Source excerpt:
+++

Microsoft will phone home with lots of data? I'm shocked! Shocked, I tell you! I would never have guessed Microsoft would do something like this!
Posted on July 29, 2015
If you use Skype's AI-powered real-time translator, brief recordings of your calls may be passed to human contractors, who are expected to listen in and correct the software's translations to improve it. That means 10-second or so snippets of your sweet nothings, mundane details of life, personal information, family arguments …
... to a friend of mine who is the proud father of two teenage boys. He is not a techie. The boys play Xbox games.
Disclaimer: this does not affect me directly. I do not use Windows 10, or Xbox. I use Windows 7, on one laptop only, and that's only because I have no choice: professional grade photo processing software is only available for Windows or for Mac. I chose not to pay the Cupertino Tax. Windows Update is disabled, and I spent a lot of time removing the slurp-happy Updates from Windows 7. Yes, these exist.
Said father went to check on the Microsoft Voice Data Privacy Dashboard.

+++

Dataset extract:
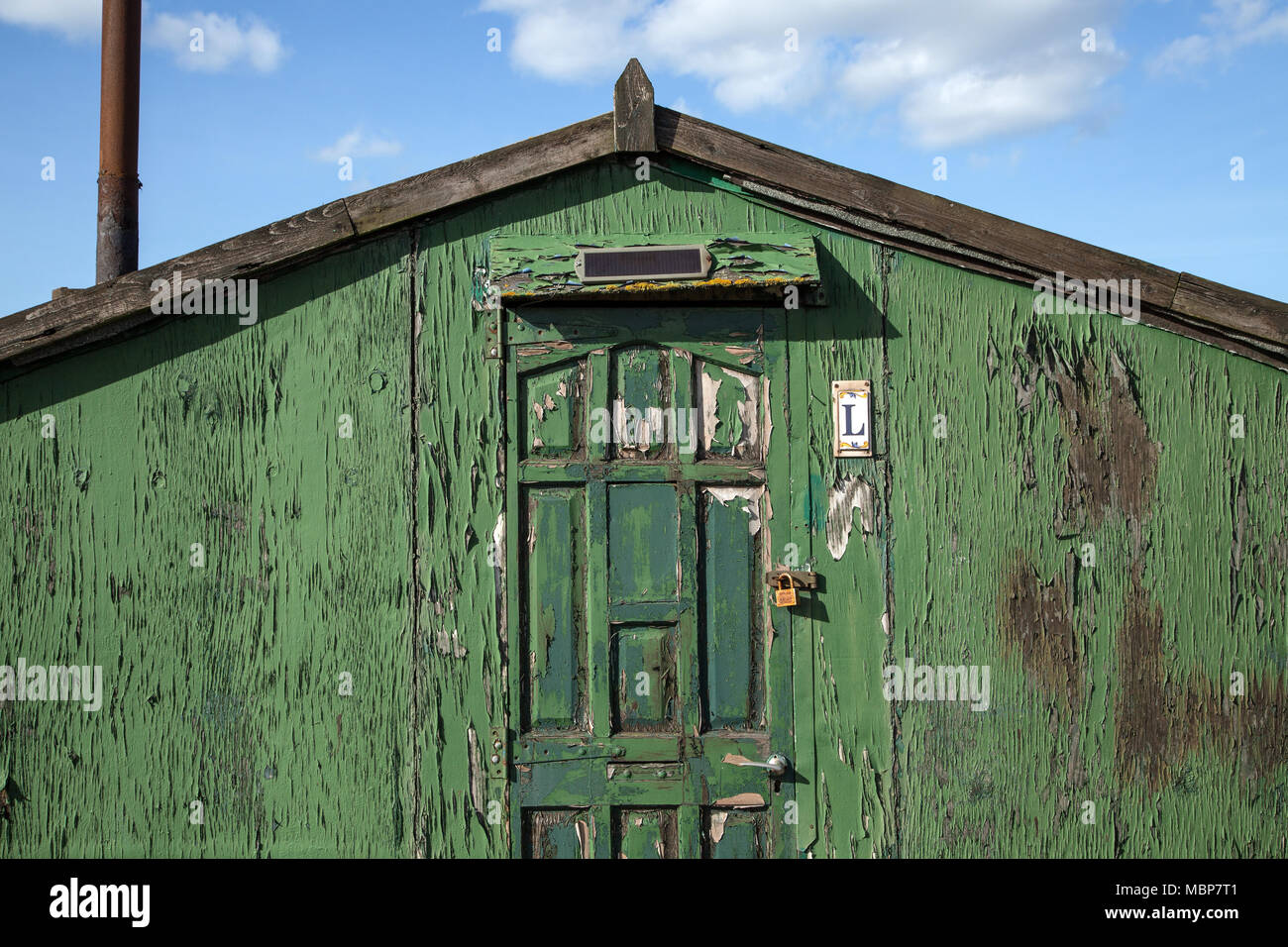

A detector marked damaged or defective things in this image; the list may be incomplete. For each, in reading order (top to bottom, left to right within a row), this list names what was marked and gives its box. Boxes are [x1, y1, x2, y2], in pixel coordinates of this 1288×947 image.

+++

Problems to solve:
a) According to the post about Microsoft and privacy, which version of Windows does the writer use, and on how many machines?
b) Write out the passage of the post about Microsoft and privacy from "Disclaimer: this does" to "Yes, these exist.".
This material has no connection to the post about Microsoft and privacy.

The results:
a) Windows 7, on one laptop only.

b)
Disclaimer: this does not affect me directly. I do not use Windows 10, or Xbox. I use Windows 7, on one laptop only, and that's only because I have no choice: professional grade photo processing software is only available for Windows or for Mac. I chose not to pay the Cupertino Tax. Windows Update is disabled, and I spent a lot of time removing the slurp-happy Updates from Windows 7. Yes, these exist.